A couple of weeks ago, I had the honor of opening the 44th Annual Conference on the First-Year Experience as a keynote speaker. I shared in my remarks that the 2022 ASHE Presidential Theme, Humanizing Higher Education, and my ASHE presidential address felt more relevant today than it did three years ago. During both addresses, I emphasized that humanizing means “I see you! I actively choose to see the fullness of your humanity, and I choose to honor it!” In preparing for both keynotes, I read and re-read research and scholarship to help me understand the current moment in context. Books like the 1619 Project, Caste, and Racial Formation, for example, explain how race has been socially constructed and used to oppress, control, and dehumanize people. Further, although chattel slavery ended in 1865 , current-day manifestations of oppression, control, and dehumanization continue to exist.
Books like All About Love, Unearthing Joy, Cultivating Genius, and The Garden Within all bring to my attention the power of love. At the end of my keynote, I encouraged us to be the light because it has the power to liberate, is infused with love, and love has healing power. In the words of Dr. Martin Luther King, Jr., “Darkness cannot drive out darkness; only light can do that. Hate cannot drive out hate; only love can do that. I will choose love every day because hate is too great of a burden to bear.”
Engaging in Humanizing Scholarship
Engaging with scholarship, broadly defined, is critical to me. Contributing in various ways, either through writing, reading, or speaking, helps me think creatively about how to solve complex problems, add context to understand difficult challenges more completely, and gives me critical hope to keep being a catalyst for change in the face of adversity. Inspired by the work I cited above, I am teaching a course this semester on Cultivating Genius and Joy in Higher Education. It’s a space for truth-telling and lays the ground for creativity and empowerment. The road ahead will be filled with challenges and opportunities for us to take on roles and responsibilities that are new and unfamiliar to us, which can be scary. I invite you to choose courage over fear and channel what feels scary into courageous curiosity. Take the time to pause and reflect, ask powerful questions, and engage in meaningful and humanizing scholarship to navigate and find creative solutions to the challenges that lie ahead.
References
Alexander, M. (2010). The new Jim Crow: Mass incarceration in the age of colorblindness. The New Press.
Collins, P. H. (2000). Black feminist thought: Knowledge, consciousness, and the politics of empowerment.

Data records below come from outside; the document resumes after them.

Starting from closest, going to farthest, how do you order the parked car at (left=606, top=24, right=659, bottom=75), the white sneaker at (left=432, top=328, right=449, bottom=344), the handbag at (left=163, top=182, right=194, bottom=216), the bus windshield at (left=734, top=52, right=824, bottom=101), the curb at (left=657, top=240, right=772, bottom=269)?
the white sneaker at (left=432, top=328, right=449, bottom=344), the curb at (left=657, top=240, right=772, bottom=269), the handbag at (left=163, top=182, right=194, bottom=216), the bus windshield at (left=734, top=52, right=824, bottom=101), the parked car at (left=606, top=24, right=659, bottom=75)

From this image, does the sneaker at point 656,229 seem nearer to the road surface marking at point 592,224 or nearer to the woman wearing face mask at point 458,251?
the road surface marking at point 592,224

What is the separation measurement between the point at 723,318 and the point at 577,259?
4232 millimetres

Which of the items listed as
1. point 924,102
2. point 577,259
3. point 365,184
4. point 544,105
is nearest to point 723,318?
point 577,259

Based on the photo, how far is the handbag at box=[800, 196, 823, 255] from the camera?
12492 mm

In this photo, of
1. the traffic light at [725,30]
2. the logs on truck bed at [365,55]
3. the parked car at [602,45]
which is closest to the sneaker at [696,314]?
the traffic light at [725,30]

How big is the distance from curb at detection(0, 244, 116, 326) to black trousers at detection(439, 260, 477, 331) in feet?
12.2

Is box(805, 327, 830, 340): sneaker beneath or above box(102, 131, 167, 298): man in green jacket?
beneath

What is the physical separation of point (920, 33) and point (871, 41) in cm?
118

Routledge.
Gayles, J. G. (2023). Humanizing Higher Education: A Path Forward in Uncertain Times. The Review of Higher Education, 46(4), 547-567.
Hannah-Jones, N., Silverstein, J., Blain, K. R., Logan, T., Nicole, I., & Pitre, H. (Eds.). (2021). The 1619 project: A new origin story. One World.
hooks, b. (2000). All about love: New visions. HarperCollins.
Kendi, I. X. (2019). How to be an antiracist. One World.
Muhammad, G. E. (2020). Cultivating genius: An equity framework for culturally and historically responsive literacy. Scholastic.
Muhammad, G. (2023). Unearthing Joy: A Guide to Culturally and Historically Responsive Curriculum and Instruction. Scholastic.
Phillips, A. (2023). The garden within: Where the war with your emotions ends and your most powerful life begins. Thomas Nelson.
Wilkerson, I. (2020). Caste: The origins of our discontents. Random House.